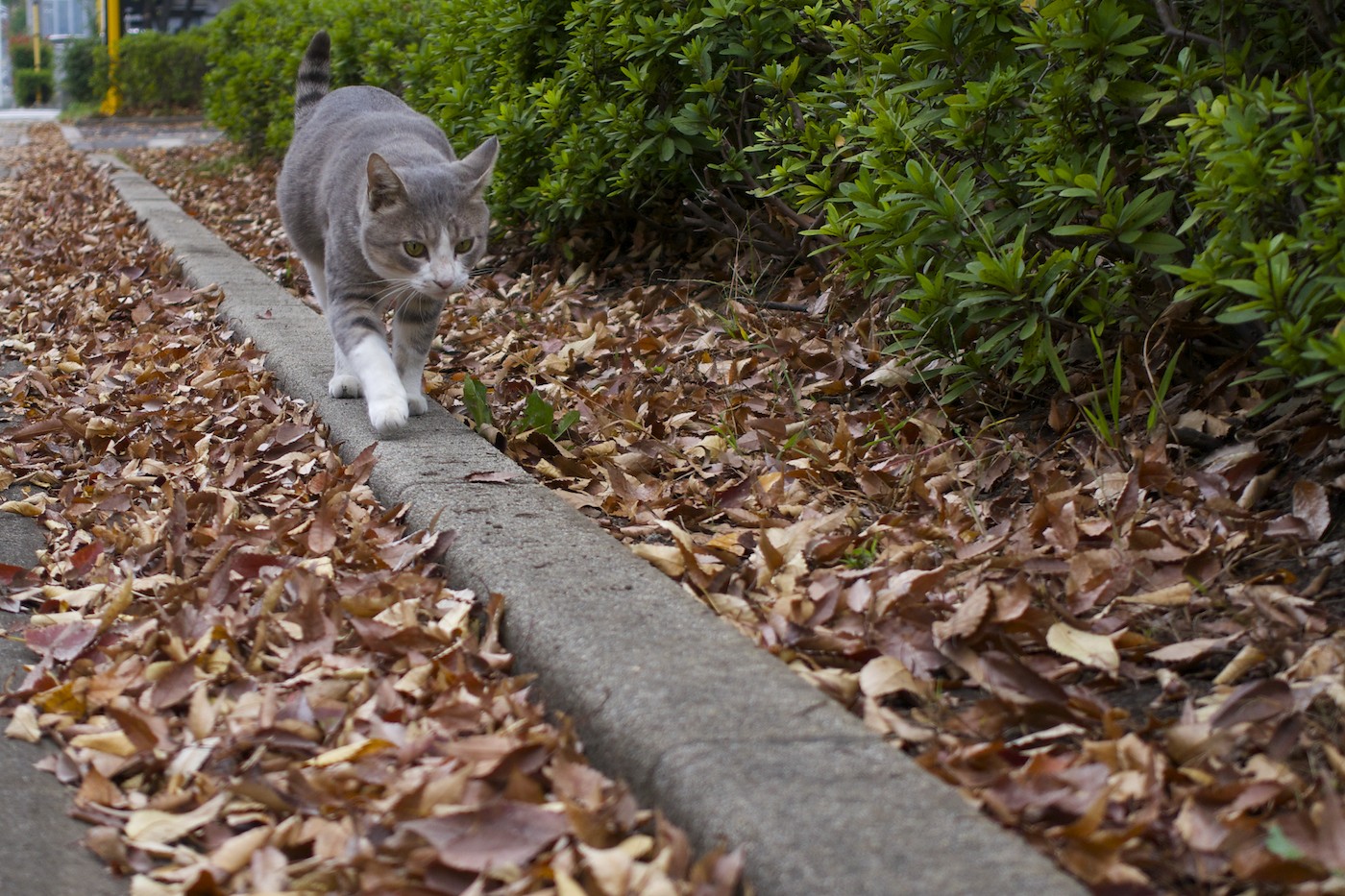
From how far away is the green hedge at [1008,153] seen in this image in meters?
2.45

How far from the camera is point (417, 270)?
387 centimetres

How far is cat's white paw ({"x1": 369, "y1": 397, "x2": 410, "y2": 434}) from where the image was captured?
356 centimetres

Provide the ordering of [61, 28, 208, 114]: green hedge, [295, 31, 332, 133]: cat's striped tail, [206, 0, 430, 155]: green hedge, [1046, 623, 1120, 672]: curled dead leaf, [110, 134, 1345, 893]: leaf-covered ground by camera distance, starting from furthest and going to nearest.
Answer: [61, 28, 208, 114]: green hedge → [206, 0, 430, 155]: green hedge → [295, 31, 332, 133]: cat's striped tail → [1046, 623, 1120, 672]: curled dead leaf → [110, 134, 1345, 893]: leaf-covered ground

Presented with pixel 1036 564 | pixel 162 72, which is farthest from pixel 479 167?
pixel 162 72

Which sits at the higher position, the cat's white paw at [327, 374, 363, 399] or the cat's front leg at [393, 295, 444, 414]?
the cat's front leg at [393, 295, 444, 414]

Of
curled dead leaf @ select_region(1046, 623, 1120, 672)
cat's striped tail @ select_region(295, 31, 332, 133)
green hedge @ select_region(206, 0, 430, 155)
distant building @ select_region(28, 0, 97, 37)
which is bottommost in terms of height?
distant building @ select_region(28, 0, 97, 37)

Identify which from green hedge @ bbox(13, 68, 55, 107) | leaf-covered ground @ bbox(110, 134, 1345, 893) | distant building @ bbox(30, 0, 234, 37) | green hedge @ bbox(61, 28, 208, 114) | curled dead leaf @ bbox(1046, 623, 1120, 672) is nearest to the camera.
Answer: leaf-covered ground @ bbox(110, 134, 1345, 893)

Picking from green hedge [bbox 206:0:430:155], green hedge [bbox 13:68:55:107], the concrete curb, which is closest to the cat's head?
the concrete curb

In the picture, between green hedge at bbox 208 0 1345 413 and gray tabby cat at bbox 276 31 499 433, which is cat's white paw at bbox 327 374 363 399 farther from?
green hedge at bbox 208 0 1345 413

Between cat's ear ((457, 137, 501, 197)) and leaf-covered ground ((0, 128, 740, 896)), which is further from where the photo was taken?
cat's ear ((457, 137, 501, 197))

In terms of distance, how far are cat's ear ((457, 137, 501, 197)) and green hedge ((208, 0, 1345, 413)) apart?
2.90ft

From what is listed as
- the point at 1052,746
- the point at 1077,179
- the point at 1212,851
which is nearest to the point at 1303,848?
the point at 1212,851

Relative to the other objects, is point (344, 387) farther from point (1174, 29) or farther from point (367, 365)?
point (1174, 29)

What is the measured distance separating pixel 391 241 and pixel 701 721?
241 centimetres
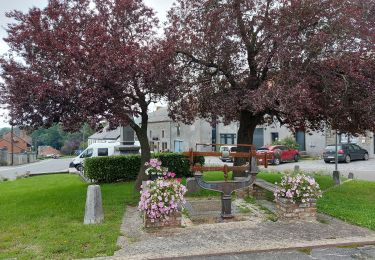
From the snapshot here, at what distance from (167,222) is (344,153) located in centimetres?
2403

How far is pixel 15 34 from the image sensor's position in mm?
10125

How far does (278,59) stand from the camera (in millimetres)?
9914

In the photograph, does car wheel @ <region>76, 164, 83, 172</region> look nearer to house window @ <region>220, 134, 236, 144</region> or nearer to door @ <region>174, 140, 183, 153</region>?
door @ <region>174, 140, 183, 153</region>

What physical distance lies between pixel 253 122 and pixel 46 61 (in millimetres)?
7140

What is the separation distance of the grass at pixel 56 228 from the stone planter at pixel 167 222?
24.0 inches

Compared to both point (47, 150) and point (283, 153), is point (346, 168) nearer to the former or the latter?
point (283, 153)

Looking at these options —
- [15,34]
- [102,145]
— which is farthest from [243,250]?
[102,145]

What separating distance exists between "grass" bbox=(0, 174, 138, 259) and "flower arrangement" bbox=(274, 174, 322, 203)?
373 centimetres

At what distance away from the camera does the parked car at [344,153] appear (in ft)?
91.4

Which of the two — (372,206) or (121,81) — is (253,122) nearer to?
(372,206)

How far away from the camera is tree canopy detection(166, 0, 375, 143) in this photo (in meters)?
9.64

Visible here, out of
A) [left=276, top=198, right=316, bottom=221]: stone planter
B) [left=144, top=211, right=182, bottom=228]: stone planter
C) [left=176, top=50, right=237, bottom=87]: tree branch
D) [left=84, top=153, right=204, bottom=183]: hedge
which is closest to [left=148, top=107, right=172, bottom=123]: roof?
[left=84, top=153, right=204, bottom=183]: hedge

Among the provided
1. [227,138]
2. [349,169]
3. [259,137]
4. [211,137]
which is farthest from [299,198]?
[211,137]

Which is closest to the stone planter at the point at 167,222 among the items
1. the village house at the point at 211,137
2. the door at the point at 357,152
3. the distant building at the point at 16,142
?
the village house at the point at 211,137
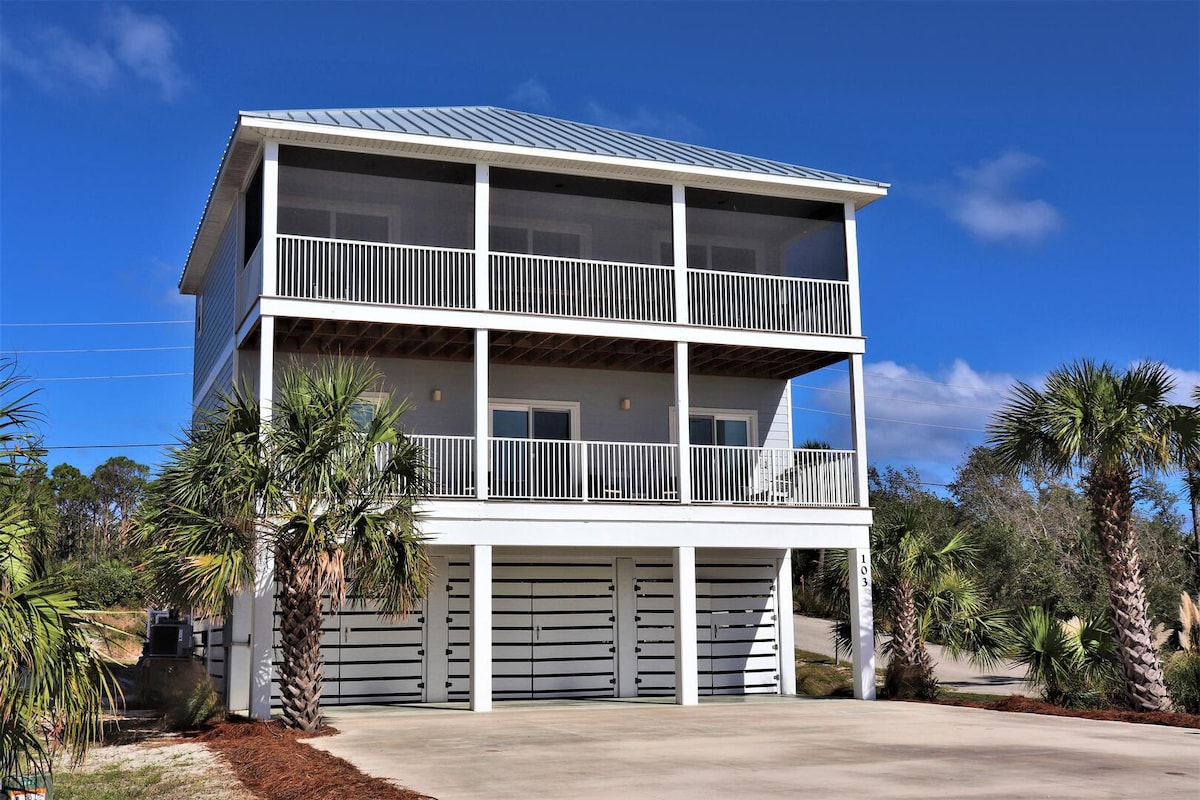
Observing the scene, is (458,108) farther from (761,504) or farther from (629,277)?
(761,504)

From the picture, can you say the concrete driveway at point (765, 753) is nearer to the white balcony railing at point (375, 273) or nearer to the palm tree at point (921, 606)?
the palm tree at point (921, 606)

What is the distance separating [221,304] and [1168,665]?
→ 666 inches

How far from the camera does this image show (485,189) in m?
18.6

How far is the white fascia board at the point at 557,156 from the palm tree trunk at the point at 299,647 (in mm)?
6512

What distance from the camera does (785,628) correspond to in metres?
21.8

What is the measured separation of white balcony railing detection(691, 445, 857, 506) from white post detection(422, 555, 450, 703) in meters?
4.47

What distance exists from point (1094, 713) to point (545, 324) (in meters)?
9.62

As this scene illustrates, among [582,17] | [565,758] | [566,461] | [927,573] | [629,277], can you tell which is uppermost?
[582,17]

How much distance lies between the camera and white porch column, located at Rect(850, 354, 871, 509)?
19938mm

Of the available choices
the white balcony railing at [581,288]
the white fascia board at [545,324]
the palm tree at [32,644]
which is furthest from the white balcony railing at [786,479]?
the palm tree at [32,644]

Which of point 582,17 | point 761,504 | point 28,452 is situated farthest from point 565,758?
point 582,17

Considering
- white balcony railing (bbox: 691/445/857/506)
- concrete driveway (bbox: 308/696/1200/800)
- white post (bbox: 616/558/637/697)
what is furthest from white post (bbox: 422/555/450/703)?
white balcony railing (bbox: 691/445/857/506)

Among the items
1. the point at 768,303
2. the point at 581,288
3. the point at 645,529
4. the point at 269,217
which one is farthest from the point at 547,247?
the point at 645,529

◆ ◆ ◆ ◆ ◆

● **WORK REQUIRED**
Please rewrite the records from their start through the line holding "356 centimetres", inclusive, renaming "image" to "photo" and keeping everything else unchanged. Leave the pictures out of your answer.

● **SOLVED EXERCISE**
From how far away is the green hedge at [1008,153] seen in this photo in meters?
2.45

How far from the camera is point (417, 270)?
387 centimetres

How far is cat's white paw ({"x1": 369, "y1": 397, "x2": 410, "y2": 434}) from where the photo was captured?
356 centimetres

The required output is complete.